Een holl. boekje over grieksche denkers? Ik weet er geen; behalve Casimir, die er niets van gesnapt heeft. Maar Nietzsche heeft een (in het nog-wetenschappelijke genre uitstekend) stuk geschreven over de voor-Socratici (staat in deel I, p. 257 v.v.), en over Socrates en Plato passim uitstekende dingen. Lees ook eens in deel I het korte academische stuk Homers Wettkampf; dat heeft, door zijn theorie over de goede en de booze Eris, voor mij plotseling een nieuwe kijk gegeven op het heele grieksche cultuurwezen. Het is kort! (In Vürtheim en Kuiper worden de eigenlijke philosophen nauwelijks behandeld).
Hoe vond je Dirk? Was de ‘straal door de oogen der hoeren’ niet ouwerwets? En de ‘metaphysische genezing’ in Bennebroek was ook al weer niet slecht. - Voorts heeft satelliet Theun een roman laten verschijnen, die eerst zou heeten Jezuïeten en liefde of zooiets, en die hij nu heeft omgedoopt in Doktor José droomt tevergeefs. De schoelje! Titels gappen hoort blijkbaar bij de concurrentie.
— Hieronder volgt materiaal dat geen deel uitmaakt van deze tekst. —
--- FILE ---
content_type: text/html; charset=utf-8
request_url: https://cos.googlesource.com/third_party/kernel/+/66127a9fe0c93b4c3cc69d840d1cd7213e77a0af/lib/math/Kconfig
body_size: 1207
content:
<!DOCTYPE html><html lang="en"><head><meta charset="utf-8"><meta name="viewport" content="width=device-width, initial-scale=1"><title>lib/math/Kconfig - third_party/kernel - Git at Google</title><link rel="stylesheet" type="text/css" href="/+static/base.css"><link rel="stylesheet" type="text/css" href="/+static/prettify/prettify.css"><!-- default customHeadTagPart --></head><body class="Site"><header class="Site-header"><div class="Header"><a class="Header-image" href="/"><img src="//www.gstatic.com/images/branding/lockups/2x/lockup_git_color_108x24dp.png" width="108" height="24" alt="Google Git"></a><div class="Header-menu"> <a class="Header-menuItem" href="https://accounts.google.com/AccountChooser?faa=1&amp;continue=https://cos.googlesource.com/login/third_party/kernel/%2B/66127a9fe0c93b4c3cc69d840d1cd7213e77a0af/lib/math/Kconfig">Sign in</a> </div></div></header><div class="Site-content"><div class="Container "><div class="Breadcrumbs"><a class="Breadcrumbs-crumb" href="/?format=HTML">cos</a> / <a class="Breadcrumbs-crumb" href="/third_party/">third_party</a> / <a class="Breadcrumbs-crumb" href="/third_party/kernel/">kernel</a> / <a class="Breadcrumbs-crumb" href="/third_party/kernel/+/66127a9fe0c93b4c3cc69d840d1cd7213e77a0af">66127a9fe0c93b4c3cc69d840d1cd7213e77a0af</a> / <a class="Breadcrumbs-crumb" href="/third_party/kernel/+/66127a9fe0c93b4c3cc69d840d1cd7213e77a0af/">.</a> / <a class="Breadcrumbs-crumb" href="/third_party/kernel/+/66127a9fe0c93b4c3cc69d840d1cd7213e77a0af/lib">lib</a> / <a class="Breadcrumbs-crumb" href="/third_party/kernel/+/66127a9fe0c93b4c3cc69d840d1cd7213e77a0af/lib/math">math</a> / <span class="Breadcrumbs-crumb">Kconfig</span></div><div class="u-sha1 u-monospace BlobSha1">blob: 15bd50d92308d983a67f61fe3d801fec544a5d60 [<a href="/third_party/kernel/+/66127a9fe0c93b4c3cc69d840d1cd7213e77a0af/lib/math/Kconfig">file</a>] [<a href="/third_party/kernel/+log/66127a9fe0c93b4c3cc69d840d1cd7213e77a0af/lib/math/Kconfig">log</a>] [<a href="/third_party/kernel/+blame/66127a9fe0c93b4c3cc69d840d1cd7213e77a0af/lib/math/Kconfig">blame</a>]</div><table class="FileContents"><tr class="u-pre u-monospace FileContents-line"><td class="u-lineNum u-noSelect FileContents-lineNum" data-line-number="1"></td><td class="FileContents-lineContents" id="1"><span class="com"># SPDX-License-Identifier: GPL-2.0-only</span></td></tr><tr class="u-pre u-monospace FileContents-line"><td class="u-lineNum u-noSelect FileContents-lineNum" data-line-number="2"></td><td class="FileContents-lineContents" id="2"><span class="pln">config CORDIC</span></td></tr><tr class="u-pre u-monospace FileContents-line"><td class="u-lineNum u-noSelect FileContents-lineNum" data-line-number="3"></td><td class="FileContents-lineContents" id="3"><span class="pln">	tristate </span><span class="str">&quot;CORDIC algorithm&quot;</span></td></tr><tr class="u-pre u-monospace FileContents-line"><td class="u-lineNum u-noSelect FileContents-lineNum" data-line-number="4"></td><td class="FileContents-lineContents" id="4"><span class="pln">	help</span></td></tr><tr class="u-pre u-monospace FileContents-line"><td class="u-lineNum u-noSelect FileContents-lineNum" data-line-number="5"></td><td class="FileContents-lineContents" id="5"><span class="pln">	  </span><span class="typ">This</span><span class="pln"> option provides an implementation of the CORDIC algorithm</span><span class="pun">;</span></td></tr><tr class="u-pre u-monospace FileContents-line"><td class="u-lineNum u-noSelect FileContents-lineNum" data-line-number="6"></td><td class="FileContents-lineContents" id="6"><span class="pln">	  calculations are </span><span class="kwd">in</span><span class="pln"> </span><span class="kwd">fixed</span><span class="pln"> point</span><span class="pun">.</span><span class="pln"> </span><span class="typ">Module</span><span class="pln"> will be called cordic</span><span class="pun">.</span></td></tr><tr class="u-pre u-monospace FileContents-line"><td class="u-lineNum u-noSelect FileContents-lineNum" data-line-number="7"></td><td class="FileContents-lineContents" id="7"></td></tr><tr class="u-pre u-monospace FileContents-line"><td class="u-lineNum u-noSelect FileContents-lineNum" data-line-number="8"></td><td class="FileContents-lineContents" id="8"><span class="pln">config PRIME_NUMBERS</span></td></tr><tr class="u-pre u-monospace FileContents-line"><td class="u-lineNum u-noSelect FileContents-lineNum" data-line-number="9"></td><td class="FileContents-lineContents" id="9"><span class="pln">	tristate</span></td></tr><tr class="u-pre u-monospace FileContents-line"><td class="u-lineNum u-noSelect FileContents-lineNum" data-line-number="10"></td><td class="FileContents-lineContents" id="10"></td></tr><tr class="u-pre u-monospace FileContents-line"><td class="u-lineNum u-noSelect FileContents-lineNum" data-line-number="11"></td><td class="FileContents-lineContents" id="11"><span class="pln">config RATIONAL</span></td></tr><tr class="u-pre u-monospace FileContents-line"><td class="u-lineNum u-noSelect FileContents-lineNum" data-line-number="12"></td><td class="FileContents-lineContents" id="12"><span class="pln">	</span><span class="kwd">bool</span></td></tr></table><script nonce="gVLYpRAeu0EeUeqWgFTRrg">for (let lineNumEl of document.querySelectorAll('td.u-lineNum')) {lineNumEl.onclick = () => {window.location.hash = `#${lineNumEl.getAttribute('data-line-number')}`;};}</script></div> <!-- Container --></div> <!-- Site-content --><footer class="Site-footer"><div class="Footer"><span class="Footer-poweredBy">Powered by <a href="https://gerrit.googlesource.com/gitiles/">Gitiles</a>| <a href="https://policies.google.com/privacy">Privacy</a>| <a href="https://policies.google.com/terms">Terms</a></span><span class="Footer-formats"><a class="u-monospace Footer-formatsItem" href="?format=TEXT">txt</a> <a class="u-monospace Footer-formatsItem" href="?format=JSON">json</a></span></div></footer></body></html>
De roman speelt overigens, meen ik, in subtropische streken, terwijl reeds een volgende op stapel staat (blijkens een fragment in De Stem) over Mohammed. Die is heel dichterlijk. En dat alles wordt geproduceerd in de openbare leeszaal te Sneek.
Nu, de warmte wordt te erg. De ondertrouw is zonder schokken verlopen. Nu het sacrament nog. Hart. gr. voor jullie beiden en schrijf weer naar Eibergen! je
Menno
Je vraag (of Bep's vraag) over Aeschylus en Shakespeare kan ik ook niet oplossen. Waarschijnlijk is het conflict, dat ons bijzonder treft, omdat het in deze verhoudingen zoo scherp uitkomt, voor hen vrijwel een bijkomstigheid geweest. Misschien heeft het altijd bij hen ‘gesluimerd’.